START

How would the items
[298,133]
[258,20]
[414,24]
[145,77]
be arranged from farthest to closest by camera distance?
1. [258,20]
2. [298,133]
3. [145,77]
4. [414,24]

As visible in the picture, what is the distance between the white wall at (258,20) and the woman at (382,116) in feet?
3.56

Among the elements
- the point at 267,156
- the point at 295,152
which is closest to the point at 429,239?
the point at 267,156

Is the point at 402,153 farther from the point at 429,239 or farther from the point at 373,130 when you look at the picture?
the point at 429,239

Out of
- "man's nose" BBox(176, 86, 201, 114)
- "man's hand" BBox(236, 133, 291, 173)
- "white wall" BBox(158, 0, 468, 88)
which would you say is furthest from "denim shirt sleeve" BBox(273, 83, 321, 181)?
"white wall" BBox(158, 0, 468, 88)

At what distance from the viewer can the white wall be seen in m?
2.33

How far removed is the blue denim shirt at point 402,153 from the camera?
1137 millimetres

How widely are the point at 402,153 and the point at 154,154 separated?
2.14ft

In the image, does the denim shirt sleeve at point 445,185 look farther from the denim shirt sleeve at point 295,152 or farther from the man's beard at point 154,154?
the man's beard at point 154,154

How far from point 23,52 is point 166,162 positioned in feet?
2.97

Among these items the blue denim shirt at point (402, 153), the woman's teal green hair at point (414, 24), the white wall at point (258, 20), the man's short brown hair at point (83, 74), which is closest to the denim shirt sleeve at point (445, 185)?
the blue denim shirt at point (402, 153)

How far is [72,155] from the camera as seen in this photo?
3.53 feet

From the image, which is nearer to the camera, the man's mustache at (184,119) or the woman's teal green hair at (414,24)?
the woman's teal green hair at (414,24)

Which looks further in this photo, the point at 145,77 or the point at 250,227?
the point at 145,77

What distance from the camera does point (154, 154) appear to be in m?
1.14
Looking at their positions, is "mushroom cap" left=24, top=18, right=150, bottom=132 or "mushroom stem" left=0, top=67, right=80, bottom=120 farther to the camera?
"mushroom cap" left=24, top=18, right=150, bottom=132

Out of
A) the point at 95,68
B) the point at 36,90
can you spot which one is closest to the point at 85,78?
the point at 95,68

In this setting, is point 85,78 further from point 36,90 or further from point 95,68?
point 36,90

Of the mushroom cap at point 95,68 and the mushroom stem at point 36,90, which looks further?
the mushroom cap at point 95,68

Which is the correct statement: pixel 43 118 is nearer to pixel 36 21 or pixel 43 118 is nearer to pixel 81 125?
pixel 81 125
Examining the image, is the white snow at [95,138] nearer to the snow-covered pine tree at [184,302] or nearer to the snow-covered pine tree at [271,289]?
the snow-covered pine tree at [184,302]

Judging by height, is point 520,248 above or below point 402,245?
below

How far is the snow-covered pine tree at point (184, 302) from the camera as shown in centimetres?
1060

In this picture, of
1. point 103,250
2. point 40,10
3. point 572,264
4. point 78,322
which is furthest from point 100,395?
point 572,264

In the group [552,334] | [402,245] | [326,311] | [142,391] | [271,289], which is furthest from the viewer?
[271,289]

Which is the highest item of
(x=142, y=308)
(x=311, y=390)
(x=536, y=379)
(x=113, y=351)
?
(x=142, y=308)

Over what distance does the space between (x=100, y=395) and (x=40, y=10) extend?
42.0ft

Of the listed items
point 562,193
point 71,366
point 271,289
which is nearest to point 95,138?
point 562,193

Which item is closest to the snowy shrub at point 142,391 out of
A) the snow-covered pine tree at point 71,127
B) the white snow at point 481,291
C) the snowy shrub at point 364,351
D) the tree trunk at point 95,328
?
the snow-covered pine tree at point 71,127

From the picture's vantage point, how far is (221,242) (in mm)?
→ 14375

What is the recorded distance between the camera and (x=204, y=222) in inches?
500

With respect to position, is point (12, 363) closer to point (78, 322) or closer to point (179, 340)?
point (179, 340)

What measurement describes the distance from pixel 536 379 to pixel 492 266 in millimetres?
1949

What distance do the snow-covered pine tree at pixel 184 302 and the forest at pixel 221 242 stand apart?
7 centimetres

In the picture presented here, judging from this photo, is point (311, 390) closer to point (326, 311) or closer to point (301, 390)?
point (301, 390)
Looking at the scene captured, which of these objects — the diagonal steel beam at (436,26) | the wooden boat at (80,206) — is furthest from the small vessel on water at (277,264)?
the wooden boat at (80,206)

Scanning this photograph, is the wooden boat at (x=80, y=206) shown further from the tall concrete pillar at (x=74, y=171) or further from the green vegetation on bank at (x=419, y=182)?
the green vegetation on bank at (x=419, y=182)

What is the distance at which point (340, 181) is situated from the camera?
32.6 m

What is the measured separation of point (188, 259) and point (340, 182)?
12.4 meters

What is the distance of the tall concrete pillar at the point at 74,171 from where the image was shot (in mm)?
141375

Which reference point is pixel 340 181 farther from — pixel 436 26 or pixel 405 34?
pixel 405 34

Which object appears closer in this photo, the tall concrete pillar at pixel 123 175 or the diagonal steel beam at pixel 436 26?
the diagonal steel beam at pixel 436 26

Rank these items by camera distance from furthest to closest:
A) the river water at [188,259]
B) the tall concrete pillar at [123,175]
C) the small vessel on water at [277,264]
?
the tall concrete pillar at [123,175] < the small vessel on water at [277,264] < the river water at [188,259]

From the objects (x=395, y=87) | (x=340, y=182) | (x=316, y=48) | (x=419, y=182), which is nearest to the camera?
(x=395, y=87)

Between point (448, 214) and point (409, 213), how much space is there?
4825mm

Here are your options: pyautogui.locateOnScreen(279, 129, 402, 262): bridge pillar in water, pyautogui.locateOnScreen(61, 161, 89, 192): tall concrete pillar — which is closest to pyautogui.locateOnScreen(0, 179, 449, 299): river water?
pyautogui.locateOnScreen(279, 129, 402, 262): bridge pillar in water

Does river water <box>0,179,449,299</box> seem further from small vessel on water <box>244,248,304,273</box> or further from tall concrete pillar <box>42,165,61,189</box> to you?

END

■ **Exercise goal**
Copy the entries word for word, from the line that contains "Which reference point" through the end of the entries.

■ **Answer to the problem**
Which reference point is pixel 340 181 farther from — pixel 436 26 or pixel 405 34?
pixel 405 34

Which object appears closer in this photo, the tall concrete pillar at pixel 123 175 or the diagonal steel beam at pixel 436 26?
the diagonal steel beam at pixel 436 26

Rank these items by camera distance from furthest to closest:
A) the river water at [188,259]
B) the tall concrete pillar at [123,175]
C) the small vessel on water at [277,264]
?
the tall concrete pillar at [123,175] < the small vessel on water at [277,264] < the river water at [188,259]

From the objects (x=395, y=87) | (x=340, y=182) | (x=316, y=48) | (x=419, y=182), which is nearest to the camera?
(x=395, y=87)

Between point (448, 214) and point (409, 213), how much space is there?
4825mm

Here are your options: pyautogui.locateOnScreen(279, 129, 402, 262): bridge pillar in water, pyautogui.locateOnScreen(61, 161, 89, 192): tall concrete pillar — which is closest to pyautogui.locateOnScreen(0, 179, 449, 299): river water?
pyautogui.locateOnScreen(279, 129, 402, 262): bridge pillar in water

Does river water <box>0,179,449,299</box> seem further from small vessel on water <box>244,248,304,273</box> or further from tall concrete pillar <box>42,165,61,189</box> to you?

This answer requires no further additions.